The work went on slowly, with more than three years of drilling necessary.
While Yo tunnelled, Oy was moving almost as slowly through other parts of the Archipelago. He went to several islands, but either could not find a subject that engaged his interest or stimulated his imagination, or he had to move on when local people recognized him.
He managed to complete some pieces successfully. He went to the island of Foort, a dry, rocky island, which initially he thought uninspiring, but he was able to go ashore, find somewhere to stay and then to move around freely. Either they did not recognize his face or name or reputation on Foort, or they did not care.
On one of his travels around Foort he went to the low eastern end of the island, where the coastline was defended by ranges of huge sand dunes. The sharp contrast between the deep blue sky, the ultramarine of the sea and the dark dampness of the creeping sands at low tide captivated him immediately. For a week he returned daily to the dunes and sweltered under the relentless sun, clambering across their shifting heights, blinded by the dazzle of the sun, scorched by the dry exposed sand and its coarse grasses.
He went to work. He had never liked a hot climate so he planned to work swiftly, make a minor installation that would require only a few assistants.
The first stage was to excavate and remove one of the existing dunes to make room for one of his own. The vast amount of sand and gravel that had to be shifted was distributed as unobtrusively as possible amongst other dunes. With a patch of rocky base finally exposed, Oy’s artisans drilled solid foundations, then built and raised the wooden framework of the new dune. The timber Oy was using had to be specially imported from another island, and every exposed part of the wood was treated with fungicide and several coats of insecticide.
The outer integument was moulded from the toughest kind of plasticized sheeting, guaranteed by its manufacturer to be almost indestructible.

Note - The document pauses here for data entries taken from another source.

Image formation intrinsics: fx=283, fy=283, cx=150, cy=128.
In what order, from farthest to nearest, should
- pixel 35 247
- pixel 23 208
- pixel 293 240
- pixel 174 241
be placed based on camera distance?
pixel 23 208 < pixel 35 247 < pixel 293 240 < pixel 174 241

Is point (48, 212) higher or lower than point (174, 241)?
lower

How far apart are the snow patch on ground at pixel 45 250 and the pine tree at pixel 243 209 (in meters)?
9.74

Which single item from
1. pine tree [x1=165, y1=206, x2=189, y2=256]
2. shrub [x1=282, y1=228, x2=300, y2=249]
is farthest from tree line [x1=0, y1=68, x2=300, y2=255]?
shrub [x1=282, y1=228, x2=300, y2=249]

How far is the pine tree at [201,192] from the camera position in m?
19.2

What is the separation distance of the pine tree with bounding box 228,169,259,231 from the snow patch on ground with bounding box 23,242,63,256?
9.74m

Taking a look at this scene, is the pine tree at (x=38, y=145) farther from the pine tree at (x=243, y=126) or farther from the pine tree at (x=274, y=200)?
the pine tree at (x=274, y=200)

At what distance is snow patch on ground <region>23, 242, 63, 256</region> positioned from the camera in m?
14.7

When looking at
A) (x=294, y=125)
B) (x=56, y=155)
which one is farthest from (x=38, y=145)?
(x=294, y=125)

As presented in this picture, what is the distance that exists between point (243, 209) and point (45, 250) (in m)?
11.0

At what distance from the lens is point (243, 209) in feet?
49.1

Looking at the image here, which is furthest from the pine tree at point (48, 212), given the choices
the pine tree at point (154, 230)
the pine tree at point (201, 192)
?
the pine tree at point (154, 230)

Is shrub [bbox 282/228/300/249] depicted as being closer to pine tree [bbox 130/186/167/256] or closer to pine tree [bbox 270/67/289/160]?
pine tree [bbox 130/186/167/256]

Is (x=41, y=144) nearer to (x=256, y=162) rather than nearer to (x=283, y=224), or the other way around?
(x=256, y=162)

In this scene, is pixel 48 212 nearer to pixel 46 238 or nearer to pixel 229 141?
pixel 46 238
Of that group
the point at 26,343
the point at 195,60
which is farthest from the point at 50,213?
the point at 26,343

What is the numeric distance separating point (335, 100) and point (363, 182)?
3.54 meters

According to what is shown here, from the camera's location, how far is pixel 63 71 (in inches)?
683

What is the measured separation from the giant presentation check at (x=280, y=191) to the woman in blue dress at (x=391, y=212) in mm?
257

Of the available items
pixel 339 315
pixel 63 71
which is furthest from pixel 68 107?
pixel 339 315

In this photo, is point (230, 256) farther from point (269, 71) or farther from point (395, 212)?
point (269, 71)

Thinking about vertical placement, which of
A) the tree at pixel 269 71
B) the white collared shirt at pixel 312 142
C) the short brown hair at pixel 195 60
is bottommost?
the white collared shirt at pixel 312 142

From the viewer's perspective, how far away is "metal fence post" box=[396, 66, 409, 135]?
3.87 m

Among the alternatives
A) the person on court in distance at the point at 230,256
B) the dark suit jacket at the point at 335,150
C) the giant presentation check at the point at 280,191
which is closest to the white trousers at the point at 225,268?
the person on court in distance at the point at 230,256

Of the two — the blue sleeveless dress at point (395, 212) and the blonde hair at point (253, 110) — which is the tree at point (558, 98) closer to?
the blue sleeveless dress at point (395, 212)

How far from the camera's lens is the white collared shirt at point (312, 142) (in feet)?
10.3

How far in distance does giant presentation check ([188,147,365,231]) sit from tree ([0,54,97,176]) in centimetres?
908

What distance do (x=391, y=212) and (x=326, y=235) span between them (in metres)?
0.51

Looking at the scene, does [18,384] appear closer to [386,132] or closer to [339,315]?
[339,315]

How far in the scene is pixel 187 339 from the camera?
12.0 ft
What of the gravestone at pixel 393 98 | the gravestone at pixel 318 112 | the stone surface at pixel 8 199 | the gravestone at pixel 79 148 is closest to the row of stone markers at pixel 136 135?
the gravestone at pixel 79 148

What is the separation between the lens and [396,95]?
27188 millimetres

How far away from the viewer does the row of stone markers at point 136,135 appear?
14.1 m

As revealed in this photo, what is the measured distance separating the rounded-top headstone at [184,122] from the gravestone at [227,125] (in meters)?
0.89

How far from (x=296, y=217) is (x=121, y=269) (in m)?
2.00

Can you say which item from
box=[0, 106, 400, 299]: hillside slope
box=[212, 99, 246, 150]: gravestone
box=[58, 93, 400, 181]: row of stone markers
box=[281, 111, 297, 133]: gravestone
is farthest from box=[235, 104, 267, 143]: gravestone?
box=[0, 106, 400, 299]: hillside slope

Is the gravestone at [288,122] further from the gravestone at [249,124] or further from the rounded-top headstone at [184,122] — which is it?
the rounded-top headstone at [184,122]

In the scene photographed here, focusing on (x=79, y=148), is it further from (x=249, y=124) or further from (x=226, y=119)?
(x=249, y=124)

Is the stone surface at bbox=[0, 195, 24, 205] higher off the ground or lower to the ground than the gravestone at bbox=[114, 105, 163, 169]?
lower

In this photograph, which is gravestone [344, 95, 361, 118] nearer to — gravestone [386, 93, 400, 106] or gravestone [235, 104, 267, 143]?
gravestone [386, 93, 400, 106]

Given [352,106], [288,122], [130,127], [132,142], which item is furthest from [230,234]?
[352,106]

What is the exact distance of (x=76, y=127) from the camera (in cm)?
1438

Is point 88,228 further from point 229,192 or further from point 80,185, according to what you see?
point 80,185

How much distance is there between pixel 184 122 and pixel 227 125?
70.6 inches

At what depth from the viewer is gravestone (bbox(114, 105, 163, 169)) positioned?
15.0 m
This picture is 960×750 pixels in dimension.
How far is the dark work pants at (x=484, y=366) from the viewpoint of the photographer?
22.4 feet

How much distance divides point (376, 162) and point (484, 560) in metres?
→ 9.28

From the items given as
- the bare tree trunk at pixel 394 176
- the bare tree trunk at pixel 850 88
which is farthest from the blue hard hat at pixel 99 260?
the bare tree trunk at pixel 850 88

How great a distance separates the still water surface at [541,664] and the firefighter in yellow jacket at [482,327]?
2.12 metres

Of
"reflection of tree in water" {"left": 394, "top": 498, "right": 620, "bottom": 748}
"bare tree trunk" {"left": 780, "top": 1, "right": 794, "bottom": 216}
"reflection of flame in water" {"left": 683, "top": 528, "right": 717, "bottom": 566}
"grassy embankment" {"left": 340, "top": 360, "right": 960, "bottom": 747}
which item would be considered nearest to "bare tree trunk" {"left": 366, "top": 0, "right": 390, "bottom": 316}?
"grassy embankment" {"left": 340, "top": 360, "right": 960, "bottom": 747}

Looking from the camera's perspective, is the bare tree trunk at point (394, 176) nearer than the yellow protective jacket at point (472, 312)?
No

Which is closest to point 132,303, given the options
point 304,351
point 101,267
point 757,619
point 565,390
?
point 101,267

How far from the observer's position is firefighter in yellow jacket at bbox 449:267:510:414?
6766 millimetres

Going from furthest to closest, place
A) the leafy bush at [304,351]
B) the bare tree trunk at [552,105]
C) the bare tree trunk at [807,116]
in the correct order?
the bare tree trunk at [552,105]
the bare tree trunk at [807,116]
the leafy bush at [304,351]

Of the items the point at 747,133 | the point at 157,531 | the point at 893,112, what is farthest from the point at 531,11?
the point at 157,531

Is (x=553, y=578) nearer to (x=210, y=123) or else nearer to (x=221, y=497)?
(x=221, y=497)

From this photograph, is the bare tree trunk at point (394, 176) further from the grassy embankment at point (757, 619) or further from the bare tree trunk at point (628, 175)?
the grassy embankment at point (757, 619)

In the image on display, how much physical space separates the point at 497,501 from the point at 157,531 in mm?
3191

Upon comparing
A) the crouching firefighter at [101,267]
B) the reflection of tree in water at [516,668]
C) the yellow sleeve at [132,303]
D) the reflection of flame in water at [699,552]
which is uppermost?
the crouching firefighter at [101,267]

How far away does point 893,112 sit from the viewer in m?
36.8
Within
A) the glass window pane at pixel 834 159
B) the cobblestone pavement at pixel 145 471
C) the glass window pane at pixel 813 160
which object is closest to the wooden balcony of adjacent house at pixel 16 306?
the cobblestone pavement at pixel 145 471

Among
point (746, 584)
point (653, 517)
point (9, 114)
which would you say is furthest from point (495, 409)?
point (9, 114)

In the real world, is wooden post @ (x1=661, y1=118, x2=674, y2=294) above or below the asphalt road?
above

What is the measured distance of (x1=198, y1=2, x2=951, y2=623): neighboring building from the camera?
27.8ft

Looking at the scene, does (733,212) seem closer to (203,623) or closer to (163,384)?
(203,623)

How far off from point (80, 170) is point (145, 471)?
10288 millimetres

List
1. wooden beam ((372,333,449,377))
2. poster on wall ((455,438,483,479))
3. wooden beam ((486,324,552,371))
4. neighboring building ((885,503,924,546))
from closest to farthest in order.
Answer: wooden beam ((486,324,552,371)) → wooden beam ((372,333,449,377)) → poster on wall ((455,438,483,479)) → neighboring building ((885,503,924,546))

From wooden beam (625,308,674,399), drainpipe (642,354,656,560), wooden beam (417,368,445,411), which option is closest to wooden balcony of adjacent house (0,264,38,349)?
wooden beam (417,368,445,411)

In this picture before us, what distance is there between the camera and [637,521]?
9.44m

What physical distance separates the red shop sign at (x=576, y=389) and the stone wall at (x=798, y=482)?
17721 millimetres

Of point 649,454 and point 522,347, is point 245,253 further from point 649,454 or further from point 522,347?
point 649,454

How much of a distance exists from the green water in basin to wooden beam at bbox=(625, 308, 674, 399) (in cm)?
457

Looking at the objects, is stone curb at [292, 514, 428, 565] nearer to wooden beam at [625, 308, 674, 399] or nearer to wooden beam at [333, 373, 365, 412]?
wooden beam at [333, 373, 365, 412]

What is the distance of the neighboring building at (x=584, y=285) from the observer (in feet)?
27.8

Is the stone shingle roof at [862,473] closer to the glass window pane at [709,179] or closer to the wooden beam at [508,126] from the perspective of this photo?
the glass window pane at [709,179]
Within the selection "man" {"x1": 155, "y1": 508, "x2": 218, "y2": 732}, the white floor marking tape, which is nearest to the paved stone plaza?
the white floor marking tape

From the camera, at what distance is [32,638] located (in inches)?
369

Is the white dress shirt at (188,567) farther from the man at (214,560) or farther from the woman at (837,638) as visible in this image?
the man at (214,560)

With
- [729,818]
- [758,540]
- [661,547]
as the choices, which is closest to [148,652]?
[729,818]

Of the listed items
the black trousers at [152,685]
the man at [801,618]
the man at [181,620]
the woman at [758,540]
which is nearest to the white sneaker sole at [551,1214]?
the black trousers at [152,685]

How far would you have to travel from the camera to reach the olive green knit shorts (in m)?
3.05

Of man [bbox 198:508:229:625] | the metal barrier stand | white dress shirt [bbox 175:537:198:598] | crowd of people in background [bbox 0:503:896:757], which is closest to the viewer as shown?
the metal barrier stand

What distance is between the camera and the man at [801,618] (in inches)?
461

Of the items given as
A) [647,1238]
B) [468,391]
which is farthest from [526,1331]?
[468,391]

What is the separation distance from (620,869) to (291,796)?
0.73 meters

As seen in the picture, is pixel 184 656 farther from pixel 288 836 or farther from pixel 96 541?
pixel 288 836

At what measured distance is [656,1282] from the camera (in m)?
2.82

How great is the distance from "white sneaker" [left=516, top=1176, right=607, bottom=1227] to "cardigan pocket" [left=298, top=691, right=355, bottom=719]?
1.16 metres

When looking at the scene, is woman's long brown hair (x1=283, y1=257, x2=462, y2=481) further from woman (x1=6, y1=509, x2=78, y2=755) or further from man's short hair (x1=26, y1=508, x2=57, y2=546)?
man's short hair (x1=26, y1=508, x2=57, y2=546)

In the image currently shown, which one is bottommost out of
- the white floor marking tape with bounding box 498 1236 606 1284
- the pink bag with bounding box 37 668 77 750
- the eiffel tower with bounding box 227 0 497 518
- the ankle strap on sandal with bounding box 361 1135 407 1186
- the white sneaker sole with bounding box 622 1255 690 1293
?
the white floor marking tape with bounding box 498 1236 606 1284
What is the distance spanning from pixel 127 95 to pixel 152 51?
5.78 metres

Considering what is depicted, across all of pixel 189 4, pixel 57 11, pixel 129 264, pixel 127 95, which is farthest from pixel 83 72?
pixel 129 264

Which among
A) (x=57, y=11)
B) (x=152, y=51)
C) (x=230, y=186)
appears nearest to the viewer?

Oy tested it with fire, rifle bullets and diamond-bit scalpels, and only the last managed to break through the tough fabric.
The false dune was then coated with sandlike carbonized fragments, pigmented to appear identical to the real dunes all around.
When the artisans had been paid off, Oy settled down alone to the intricate work of setting and adjusting the electronics. Firstly, the dune had to be sand repellent. The wind always blew, and the sand around the installation was constantly drifting. He did not want real sand on his dune, so he devised a mineral loose-body repellent which temporarily polarized and repelled any grains that came close to the integument.
On the windier days his dune was surrounded by a whirling cloud of polarized quartz crystals, shot up into a funnel of stinging sand.